▸ BRIEF: Write out the stretch from "The press release" through "edited Q&A below." in the passage on AI and Motor Neurone Disease below, switching "drug candidate" to "experimental compound" wherever it appears.

Could AI help treat Motor Neurone Disease?

The Sheffield Institute for Translational Neuroscience (SITraN) and BenevolentAI have used big data to potentially find a cure for Motor Neurone Disease

In May, the Sheffield Institute for Translational Neuroscience (SITraN) and BenevolentAI announced a potentially major breakthrough in the treatment Motor Neurone Disease. Discovered through a combination of Artificial Intelligence (AI) and big data, this could deliver a brand new drug to help combat the condition.

The press release claimed: “The ground-breaking development for the disease, also known as Amyotrophic Lateral Sclerosis (ALS), came about as scientists proved that the drug candidate prevents the death of motor neurones in patient cell models. The drug also delayed the onset of the disease in the gold standard model of ALS.”

Dr Laura Ferraiulo, who was the co-lead on this project from SITraN, explains more in the lightly edited Q&A below.


What treatments for ALS currently exist?

▸ EXTRACTED ENTRIES:
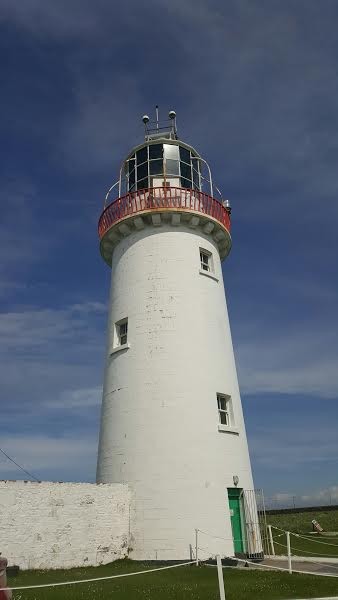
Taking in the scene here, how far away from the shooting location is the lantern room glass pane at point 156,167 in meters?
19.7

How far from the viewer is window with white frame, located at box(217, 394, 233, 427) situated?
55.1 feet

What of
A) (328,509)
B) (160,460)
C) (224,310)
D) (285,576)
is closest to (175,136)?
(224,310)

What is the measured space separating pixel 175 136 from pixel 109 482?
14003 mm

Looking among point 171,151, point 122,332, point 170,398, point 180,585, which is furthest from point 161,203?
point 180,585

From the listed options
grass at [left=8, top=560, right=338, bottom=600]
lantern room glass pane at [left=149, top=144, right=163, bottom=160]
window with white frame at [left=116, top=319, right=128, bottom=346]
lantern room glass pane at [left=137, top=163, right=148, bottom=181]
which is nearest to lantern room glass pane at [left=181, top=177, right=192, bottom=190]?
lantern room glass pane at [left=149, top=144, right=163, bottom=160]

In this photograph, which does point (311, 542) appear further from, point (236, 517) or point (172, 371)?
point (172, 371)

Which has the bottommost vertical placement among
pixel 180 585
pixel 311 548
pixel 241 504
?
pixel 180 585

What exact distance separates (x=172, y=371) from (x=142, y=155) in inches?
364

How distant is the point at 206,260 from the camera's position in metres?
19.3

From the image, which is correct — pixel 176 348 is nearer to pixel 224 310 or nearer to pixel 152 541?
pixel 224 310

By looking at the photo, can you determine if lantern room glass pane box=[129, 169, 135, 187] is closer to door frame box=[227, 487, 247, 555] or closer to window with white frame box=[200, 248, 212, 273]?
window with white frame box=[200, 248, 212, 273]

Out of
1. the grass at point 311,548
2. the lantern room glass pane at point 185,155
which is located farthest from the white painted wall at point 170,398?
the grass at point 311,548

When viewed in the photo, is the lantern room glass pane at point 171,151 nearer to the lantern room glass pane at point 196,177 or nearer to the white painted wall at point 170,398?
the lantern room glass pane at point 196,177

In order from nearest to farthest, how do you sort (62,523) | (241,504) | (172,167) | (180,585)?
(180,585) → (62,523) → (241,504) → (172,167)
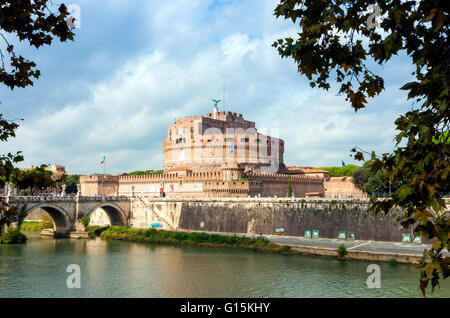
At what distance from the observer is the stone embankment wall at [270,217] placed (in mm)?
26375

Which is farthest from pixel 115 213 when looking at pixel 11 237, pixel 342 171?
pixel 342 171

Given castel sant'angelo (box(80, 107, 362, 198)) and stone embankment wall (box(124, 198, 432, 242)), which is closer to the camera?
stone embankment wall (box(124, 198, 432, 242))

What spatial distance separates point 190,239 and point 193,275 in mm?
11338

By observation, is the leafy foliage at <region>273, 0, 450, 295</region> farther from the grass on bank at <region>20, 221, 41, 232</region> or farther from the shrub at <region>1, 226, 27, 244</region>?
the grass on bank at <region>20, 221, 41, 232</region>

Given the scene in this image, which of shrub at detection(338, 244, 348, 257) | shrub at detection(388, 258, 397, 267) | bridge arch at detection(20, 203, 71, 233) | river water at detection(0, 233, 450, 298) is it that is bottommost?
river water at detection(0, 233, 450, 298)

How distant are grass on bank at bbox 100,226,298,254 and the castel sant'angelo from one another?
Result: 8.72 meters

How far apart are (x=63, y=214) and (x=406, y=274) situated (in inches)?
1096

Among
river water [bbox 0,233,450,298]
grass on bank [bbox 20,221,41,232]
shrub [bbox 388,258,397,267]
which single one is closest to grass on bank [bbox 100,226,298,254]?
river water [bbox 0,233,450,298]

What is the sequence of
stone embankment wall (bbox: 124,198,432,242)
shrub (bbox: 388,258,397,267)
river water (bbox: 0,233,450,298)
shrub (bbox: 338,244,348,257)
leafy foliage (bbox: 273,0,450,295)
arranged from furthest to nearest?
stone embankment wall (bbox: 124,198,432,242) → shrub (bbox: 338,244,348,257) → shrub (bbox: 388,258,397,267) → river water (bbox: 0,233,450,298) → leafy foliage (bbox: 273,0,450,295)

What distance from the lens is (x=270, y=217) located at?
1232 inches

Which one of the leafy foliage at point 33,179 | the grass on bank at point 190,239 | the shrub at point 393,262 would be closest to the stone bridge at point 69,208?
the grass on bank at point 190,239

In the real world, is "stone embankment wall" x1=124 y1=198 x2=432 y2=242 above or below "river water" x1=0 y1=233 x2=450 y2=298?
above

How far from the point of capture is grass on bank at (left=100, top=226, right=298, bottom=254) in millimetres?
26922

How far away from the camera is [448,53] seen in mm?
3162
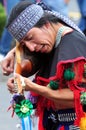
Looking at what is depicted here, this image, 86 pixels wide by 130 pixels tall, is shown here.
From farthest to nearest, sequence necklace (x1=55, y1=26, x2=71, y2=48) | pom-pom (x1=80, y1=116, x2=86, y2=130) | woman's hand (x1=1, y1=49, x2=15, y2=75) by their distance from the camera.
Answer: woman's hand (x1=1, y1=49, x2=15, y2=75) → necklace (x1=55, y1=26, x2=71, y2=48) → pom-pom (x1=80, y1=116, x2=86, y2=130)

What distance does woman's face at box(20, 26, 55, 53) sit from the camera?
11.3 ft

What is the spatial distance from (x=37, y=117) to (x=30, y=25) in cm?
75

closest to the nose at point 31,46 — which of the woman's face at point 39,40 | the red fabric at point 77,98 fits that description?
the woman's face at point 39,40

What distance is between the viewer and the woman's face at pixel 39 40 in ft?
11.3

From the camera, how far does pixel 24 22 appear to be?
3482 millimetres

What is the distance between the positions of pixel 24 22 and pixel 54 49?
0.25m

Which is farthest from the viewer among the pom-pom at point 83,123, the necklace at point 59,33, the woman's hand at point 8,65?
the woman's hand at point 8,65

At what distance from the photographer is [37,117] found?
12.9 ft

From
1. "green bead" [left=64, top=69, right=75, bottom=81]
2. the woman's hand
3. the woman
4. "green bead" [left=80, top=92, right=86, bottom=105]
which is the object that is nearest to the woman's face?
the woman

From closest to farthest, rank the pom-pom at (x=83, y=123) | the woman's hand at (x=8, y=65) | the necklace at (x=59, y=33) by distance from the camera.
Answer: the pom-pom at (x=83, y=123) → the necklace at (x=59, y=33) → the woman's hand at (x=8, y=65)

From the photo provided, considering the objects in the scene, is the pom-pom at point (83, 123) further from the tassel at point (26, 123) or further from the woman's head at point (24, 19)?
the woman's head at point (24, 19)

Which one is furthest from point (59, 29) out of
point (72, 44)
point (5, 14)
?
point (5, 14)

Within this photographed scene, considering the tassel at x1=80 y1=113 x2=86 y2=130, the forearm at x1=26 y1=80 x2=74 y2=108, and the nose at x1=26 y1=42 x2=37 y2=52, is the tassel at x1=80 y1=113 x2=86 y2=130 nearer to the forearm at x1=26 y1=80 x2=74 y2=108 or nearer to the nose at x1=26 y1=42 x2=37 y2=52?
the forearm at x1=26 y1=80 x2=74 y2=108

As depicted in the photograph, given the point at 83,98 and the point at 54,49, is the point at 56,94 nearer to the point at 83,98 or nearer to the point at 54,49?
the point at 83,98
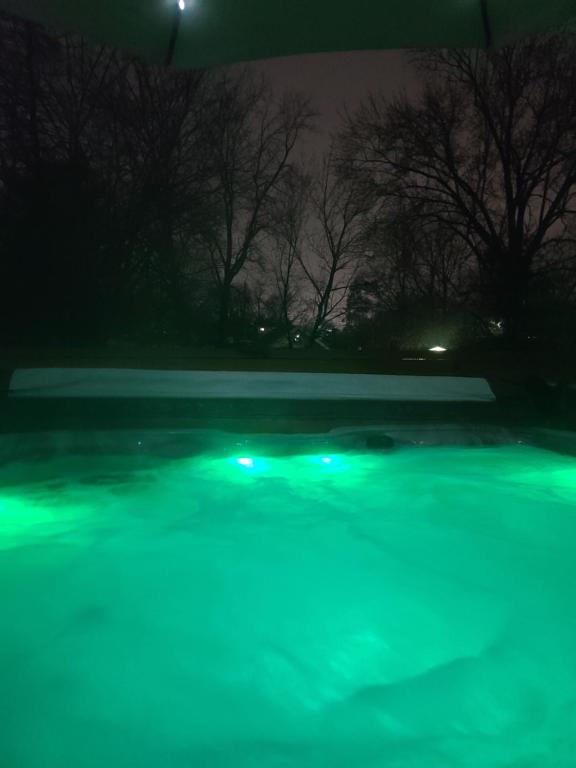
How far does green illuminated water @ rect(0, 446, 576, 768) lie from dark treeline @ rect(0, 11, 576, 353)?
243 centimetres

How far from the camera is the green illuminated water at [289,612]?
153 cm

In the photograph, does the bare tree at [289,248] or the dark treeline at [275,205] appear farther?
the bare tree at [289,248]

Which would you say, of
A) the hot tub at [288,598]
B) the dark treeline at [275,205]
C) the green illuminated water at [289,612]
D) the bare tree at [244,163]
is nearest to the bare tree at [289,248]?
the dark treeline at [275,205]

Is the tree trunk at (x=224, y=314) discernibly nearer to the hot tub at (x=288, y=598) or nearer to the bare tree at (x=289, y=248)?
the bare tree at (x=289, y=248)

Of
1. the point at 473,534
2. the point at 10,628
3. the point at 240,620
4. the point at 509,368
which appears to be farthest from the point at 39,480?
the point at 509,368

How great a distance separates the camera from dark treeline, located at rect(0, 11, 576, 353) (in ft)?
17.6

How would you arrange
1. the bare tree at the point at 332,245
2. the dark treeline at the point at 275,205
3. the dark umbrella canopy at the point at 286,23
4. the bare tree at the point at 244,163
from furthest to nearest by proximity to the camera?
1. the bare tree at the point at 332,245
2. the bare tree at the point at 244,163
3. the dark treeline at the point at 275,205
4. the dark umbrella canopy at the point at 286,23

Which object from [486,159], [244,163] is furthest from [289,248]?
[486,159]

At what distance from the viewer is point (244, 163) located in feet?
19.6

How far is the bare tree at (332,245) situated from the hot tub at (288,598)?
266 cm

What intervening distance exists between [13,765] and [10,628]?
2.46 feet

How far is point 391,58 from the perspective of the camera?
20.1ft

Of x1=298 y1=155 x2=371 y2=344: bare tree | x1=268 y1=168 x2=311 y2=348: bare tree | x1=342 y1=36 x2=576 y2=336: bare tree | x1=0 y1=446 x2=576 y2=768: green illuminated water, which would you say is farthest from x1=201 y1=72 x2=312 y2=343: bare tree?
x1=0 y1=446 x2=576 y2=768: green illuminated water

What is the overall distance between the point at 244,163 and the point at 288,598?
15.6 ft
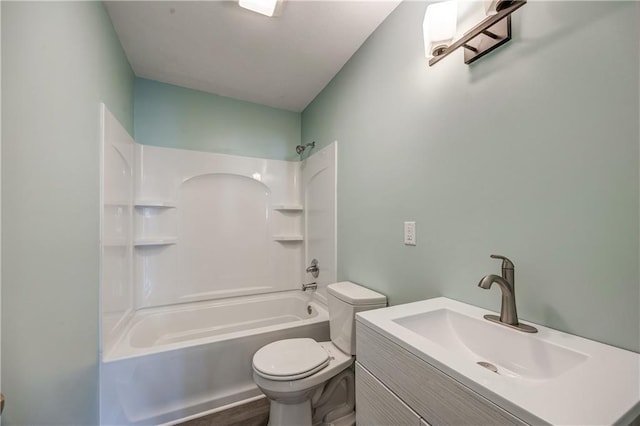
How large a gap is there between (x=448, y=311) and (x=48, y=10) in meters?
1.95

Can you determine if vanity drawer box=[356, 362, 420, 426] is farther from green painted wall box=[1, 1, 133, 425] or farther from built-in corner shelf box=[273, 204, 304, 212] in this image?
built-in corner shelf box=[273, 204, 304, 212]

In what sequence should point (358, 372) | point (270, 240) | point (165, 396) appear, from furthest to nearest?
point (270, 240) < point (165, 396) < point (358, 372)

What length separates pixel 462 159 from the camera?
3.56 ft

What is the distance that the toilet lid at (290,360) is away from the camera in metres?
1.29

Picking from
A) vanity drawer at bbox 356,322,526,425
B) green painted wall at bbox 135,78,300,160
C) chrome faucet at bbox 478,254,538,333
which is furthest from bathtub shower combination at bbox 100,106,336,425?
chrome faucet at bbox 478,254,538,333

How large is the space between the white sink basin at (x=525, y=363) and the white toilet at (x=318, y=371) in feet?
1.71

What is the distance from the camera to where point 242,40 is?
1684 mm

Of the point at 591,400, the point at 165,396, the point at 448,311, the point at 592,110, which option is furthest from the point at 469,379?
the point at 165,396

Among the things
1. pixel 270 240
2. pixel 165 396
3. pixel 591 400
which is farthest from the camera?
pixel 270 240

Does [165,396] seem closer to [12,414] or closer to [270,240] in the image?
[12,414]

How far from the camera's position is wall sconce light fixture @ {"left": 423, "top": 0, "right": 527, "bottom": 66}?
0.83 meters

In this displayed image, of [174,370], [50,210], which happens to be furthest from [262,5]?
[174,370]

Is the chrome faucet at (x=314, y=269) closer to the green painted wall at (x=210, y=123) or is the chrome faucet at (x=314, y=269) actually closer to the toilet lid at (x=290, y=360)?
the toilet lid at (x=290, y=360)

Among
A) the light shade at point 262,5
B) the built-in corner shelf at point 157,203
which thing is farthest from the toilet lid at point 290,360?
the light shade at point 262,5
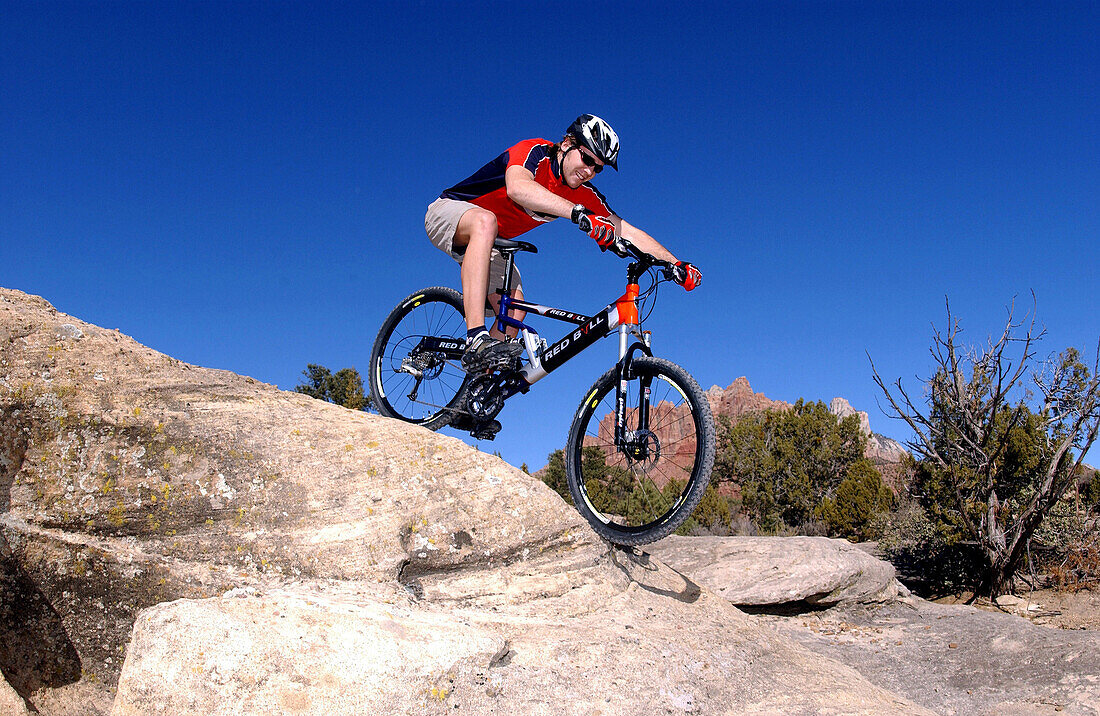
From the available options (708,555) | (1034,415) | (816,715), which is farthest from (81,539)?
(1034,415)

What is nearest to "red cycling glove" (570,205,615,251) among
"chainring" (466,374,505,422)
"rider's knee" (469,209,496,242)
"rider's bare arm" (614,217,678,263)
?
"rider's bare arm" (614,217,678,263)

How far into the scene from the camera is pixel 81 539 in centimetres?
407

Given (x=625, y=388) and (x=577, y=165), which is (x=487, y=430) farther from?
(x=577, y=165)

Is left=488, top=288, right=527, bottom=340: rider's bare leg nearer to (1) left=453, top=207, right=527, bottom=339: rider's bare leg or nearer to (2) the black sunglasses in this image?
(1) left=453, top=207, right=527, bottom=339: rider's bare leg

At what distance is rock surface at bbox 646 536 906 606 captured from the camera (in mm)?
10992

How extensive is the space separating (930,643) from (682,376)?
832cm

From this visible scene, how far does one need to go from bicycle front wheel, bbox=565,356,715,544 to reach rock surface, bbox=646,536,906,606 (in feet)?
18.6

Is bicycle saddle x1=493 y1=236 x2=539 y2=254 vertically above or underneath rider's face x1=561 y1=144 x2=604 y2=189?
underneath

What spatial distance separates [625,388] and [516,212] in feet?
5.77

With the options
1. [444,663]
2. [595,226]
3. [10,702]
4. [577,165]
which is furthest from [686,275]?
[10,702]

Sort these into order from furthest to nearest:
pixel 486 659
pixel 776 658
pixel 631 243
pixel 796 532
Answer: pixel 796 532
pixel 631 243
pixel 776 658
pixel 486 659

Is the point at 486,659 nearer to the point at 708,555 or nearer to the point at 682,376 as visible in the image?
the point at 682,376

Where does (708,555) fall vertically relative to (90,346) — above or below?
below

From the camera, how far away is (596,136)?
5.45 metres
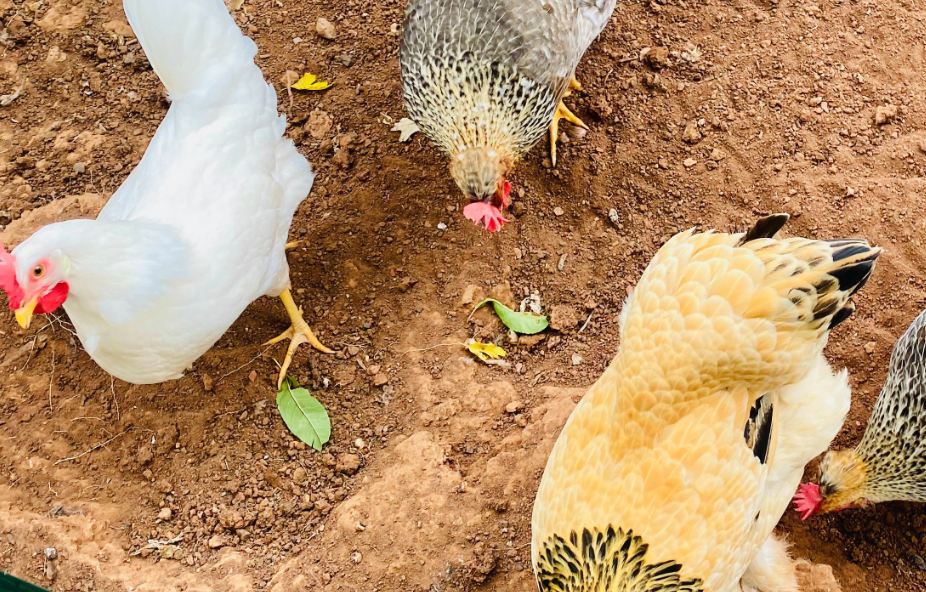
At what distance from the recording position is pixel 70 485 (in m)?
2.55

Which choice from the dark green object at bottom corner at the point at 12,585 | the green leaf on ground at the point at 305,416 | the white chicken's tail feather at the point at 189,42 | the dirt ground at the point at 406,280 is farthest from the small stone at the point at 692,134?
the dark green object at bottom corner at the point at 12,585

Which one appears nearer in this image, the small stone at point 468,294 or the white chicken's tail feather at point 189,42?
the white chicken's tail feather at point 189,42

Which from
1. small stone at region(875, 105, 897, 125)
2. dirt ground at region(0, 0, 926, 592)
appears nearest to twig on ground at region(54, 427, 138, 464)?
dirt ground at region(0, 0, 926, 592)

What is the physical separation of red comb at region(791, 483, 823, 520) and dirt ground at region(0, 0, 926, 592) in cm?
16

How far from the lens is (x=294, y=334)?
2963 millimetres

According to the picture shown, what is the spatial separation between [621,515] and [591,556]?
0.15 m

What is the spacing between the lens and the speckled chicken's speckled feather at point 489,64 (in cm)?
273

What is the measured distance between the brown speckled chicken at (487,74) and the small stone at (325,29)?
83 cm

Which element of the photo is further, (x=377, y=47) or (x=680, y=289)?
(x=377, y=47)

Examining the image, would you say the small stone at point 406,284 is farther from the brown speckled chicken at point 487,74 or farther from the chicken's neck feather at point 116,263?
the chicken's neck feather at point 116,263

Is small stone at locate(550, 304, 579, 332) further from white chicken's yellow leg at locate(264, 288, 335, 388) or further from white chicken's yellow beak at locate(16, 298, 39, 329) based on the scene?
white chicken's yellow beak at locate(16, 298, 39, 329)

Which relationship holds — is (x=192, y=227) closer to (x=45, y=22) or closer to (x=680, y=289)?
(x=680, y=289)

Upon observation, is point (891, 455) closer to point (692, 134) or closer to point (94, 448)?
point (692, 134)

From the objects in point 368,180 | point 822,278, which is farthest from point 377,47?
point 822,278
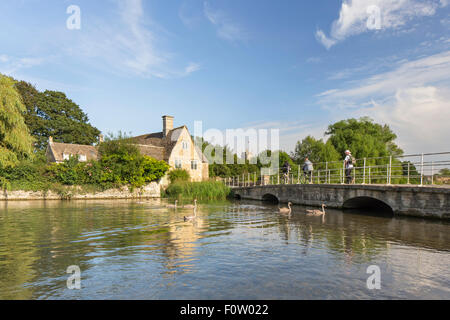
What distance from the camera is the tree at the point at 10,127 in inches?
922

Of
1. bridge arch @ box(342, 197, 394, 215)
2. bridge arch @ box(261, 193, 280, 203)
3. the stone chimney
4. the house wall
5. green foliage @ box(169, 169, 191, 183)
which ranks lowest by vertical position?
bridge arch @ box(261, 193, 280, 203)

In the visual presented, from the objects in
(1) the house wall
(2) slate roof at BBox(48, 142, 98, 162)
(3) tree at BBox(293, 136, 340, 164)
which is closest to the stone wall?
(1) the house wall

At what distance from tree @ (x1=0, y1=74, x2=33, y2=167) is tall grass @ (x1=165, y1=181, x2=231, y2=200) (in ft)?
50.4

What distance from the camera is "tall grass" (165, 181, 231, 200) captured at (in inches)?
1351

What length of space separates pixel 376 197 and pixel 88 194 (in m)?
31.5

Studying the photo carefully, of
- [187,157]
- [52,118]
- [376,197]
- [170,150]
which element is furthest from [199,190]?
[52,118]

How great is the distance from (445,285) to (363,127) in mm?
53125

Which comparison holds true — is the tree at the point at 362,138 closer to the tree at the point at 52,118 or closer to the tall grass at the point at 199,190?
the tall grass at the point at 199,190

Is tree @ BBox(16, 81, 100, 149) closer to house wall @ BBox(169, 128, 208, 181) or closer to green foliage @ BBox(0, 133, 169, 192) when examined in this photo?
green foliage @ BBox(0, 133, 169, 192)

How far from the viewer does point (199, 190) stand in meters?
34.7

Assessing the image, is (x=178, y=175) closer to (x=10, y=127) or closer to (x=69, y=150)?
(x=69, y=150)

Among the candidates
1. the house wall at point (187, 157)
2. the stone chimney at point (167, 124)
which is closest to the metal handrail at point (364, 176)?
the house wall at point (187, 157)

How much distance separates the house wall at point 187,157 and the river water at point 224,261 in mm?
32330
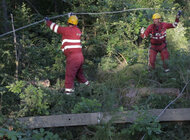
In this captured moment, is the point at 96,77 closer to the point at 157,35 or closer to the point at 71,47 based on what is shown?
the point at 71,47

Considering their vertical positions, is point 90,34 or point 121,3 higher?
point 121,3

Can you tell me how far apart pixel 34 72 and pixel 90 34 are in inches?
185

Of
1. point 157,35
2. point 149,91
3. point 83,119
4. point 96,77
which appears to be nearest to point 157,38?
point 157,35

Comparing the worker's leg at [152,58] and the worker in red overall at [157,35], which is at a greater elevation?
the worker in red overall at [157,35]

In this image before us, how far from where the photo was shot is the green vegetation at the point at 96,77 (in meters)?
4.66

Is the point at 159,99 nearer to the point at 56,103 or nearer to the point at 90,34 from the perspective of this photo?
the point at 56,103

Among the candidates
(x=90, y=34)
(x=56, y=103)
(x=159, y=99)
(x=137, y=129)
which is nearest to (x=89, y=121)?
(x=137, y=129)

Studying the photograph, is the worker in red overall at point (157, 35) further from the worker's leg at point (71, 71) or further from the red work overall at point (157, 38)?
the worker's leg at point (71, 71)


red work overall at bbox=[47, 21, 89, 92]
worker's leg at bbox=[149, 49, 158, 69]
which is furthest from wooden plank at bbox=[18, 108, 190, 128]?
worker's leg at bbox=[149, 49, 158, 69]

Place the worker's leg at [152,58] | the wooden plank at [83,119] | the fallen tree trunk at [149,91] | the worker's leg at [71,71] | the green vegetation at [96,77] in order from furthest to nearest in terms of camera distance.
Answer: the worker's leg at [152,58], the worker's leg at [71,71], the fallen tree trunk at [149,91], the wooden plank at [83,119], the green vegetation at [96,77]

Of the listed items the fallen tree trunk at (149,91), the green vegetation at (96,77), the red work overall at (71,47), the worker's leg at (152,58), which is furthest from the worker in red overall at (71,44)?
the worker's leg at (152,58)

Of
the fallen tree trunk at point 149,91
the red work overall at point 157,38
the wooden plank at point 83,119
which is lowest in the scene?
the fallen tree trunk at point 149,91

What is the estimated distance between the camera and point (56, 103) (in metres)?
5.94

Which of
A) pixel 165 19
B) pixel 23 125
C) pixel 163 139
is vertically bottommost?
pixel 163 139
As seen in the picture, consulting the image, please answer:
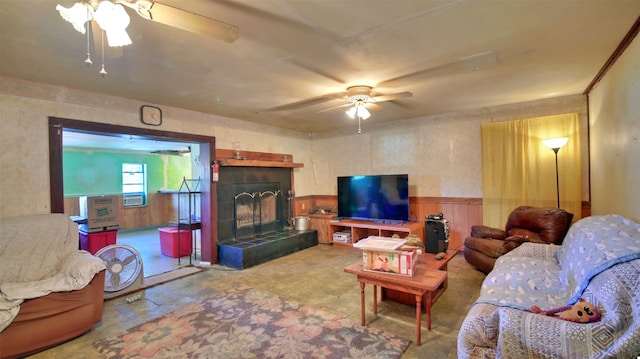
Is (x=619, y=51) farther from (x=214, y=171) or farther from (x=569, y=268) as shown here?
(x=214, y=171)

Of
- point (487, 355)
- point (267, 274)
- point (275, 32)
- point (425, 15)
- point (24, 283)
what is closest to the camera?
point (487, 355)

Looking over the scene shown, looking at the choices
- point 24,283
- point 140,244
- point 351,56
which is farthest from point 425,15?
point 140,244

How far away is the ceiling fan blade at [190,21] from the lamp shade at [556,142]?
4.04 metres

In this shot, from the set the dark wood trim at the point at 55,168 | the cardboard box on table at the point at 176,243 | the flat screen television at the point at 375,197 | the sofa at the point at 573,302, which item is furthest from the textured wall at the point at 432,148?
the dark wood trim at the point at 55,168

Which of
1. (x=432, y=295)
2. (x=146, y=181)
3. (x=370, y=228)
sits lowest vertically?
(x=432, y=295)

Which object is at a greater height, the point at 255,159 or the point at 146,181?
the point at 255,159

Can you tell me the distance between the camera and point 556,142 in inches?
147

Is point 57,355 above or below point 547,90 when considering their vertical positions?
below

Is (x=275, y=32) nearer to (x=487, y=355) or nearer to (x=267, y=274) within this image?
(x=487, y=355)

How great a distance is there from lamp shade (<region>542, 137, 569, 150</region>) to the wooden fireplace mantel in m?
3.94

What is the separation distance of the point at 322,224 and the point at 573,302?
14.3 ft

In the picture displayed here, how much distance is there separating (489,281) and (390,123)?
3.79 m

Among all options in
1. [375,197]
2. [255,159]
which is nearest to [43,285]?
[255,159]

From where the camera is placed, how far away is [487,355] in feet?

▸ TASK ANSWER:
The press release claimed: “The ground-breaking development for the disease, also known as Amyotrophic Lateral Sclerosis (ALS), came about as scientists proved that the experimental compound prevents the death of motor neurones in patient cell models. The drug also delayed the onset of the disease in the gold standard model of ALS.”

Dr Laura Ferraiulo, who was the co-lead on this project from SITraN, explains more in the lightly edited Q&A below.